Can You Get Internal Shingles? Signs and Complications

While “internal shingles” is not a formal medical diagnosis, it commonly refers to instances where the varicella-zoster virus (VZV) affects internal organs or parts of the nervous system beyond the typical skin rash. Shingles is a reactivation of VZV, the same virus that causes chickenpox. When this reactivation extends beyond the skin, it can lead to various complications.

How Shingles Affects the Body Systemically

After a chickenpox infection, the varicella-zoster virus (VZV) remains dormant within sensory nerve cells, specifically in the dorsal root ganglia or cranial nerves. This dormant state can persist for decades without symptoms. Factors like a weakened immune system, stress, or advancing age can trigger the virus to reactivate.

Upon reactivation, the virus multiplies within these nerve cells. It then travels along nerve pathways from these ganglia towards the skin, typically causing the characteristic painful rash in a specific area known as a dermatome. The pain often precedes the rash by several days.

In some cases, reactivated VZV spreads beyond these sensory nerves to affect other parts of the nervous system or internal organs. This systemic spread is colloquially referred to as “internal shingles.” The dormant virus can travel along different nerve branches to various bodily structures, causing symptoms beyond a skin eruption.

Signs Beyond the Skin

When shingles affects systems beyond the skin, its manifestations can be diverse, impacting vision, hearing, neurological function, and internal organs. These presentations depend on which nerve pathways the virus travels along and which areas it affects.

Shingles involving the eye, known as herpes zoster ophthalmicus (HZO), occurs when the virus reactivates in the trigeminal ganglion, impacting the ophthalmic nerve. Symptoms include a painful rash on the forehead, eyelid swelling, eye pain, redness, and sensitivity to light.

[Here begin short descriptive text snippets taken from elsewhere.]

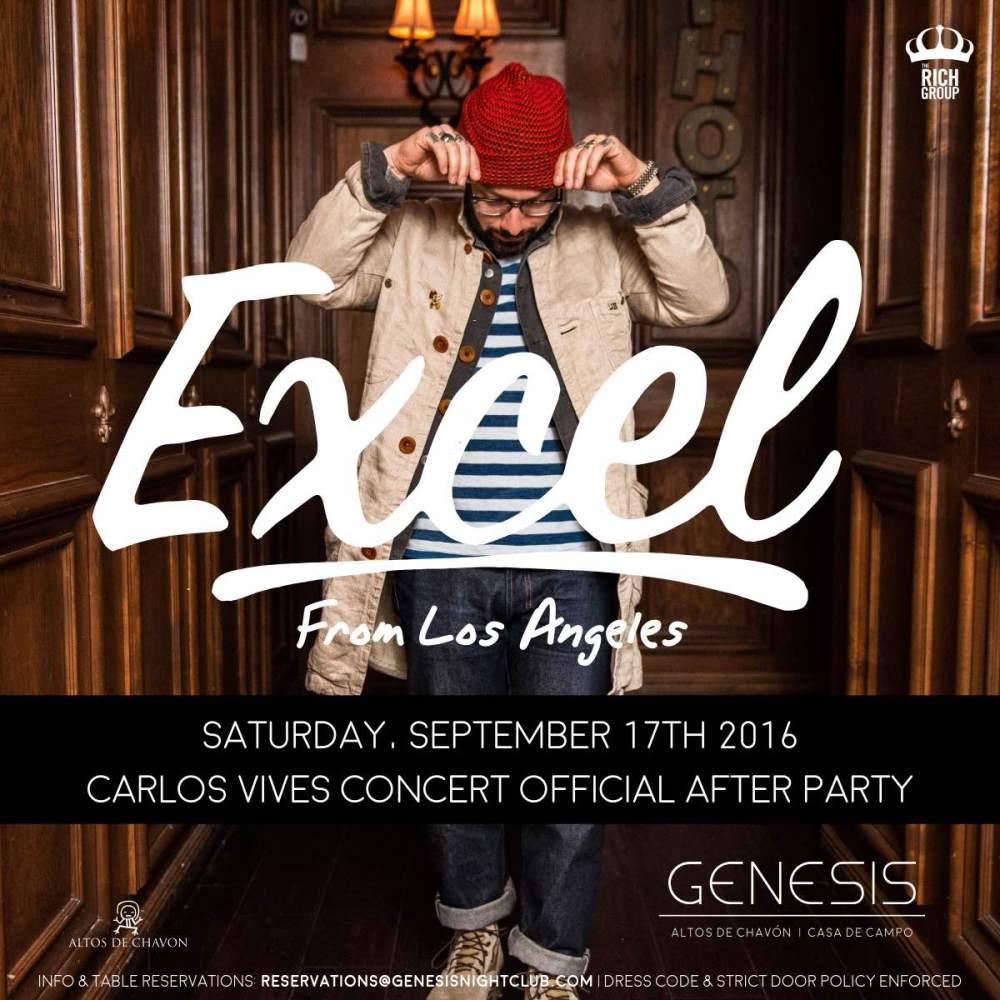 DJ Excel Carlos Vives Afterparty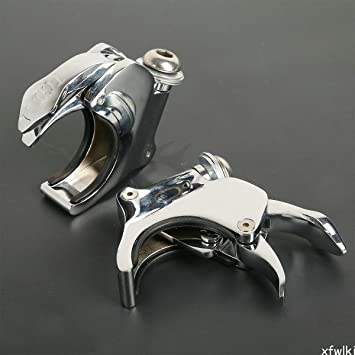 XFMT 49mm Detachable Windshield Clamps Compatible with Harley Street Bob Wide Glide 2006-2016 XL1200X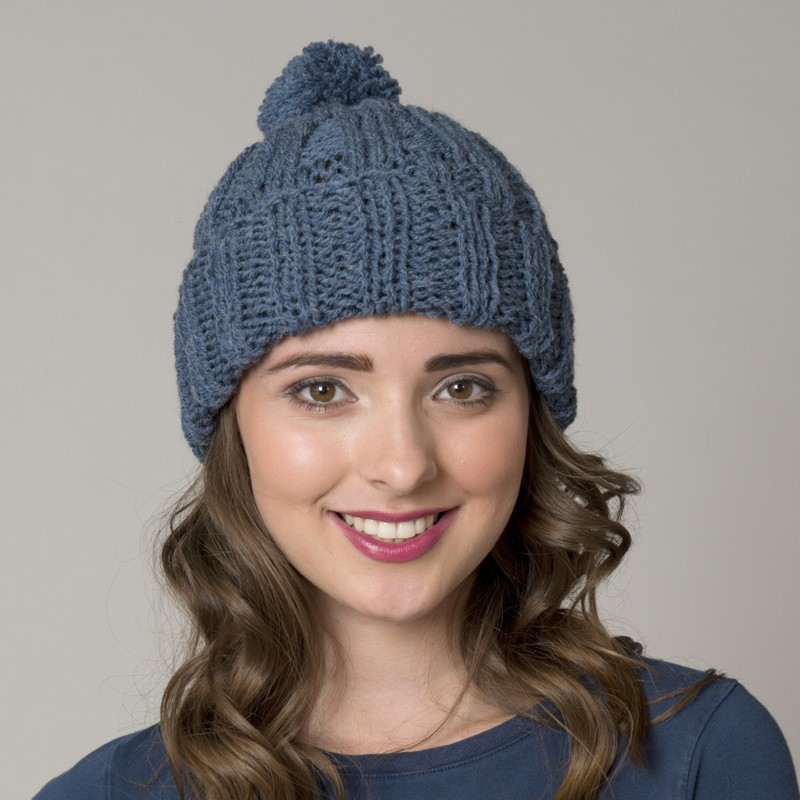 Knitting Pattern For Bobble Hat : wool4less Denim Bobble Hat Knitting Kit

Complications may range from inflammation of the conjunctiva, cornea (keratitis), or iris (uveitis) to increased eye pressure, chronic pain, and potential vision impairment or blindness.

When the virus affects the facial nerve near the ear, it can lead to Ramsay Hunt Syndrome (herpes zoster oticus). This condition causes facial weakness or paralysis, and a painful blistering rash on or around the ear, sometimes extending to the mouth. Patients may also experience ringing in the ears (tinnitus), hearing loss, and dizziness or vertigo.

Neurological complications arise if VZV spreads to the brain or spinal cord, leading to conditions like encephalitis (brain inflammation), meningitis (inflammation of the membranes surrounding the brain and spinal cord), or myelitis (spinal cord inflammation). These manifest as severe headaches, confusion, altered mental status, seizures, muscle weakness, or paralysis. In rare instances, VZV can cause vasculitis, an inflammation of blood vessels, increasing stroke risk, sometimes even without a preceding rash.

Visceral involvement, though rare, means the virus affects internal organs such as the lungs, liver, or gastrointestinal tract. Symptoms vary by organ, potentially including abdominal pain, nausea, vomiting, or organ-specific dysfunction. Disseminated zoster, characterized by a widespread rash and internal organ involvement, is more common in individuals with compromised immune systems.

Identifying and Managing Systemic Shingles

Diagnosing systemic shingles often begins with clinical suspicion, considering a patient’s history and symptoms, especially with a recent or current shingles rash. However, symptoms can be non-specific or occur without a rash, making diagnosis challenging. Laboratory tests, such as polymerase chain reaction (PCR) to detect VZV DNA in bodily fluids like cerebrospinal fluid (CSF) or affected tissue samples, are crucial for confirming the virus. Early and accurate diagnosis is important due to the potential severity of these manifestations.

Treatment primarily involves antiviral medications such as acyclovir, valacyclovir, or famciclovir. These medications inhibit the virus and are most effective when initiated within 72 hours of symptom onset. For severe cases or those involving internal organs, intravenous administration of antivirals, particularly acyclovir, may be necessary.

Supportive care is also key to management, including pain relief and addressing specific complications based on the affected organ system. For example, corticosteroids might reduce inflammation, and specific therapies are employed for eye or ear involvement. Hospitalization may be required for severe cases to manage complications and prevent further organ damage.

Protecting Against Shingles

Vaccination is a primary method for preventing shingles and its potential complications, including systemic involvement. The recombinant zoster vaccine, Shingrix, is recommended for adults aged 50 and older. This vaccine is administered as a two-dose series, usually 2 to 6 months apart, and has demonstrated high effectiveness in preventing shingles and postherpetic neuralgia.

Shingrix is over 90% effective at preventing shingles in adults 50 years and older with healthy immune systems. For individuals aged 19 and older with weakened immune systems, who are at higher risk for complications, vaccination is also recommended. While maintaining overall immune health through stress management and a healthy lifestyle can be supportive, vaccination remains the most effective preventive measure against shingles and its widespread effects.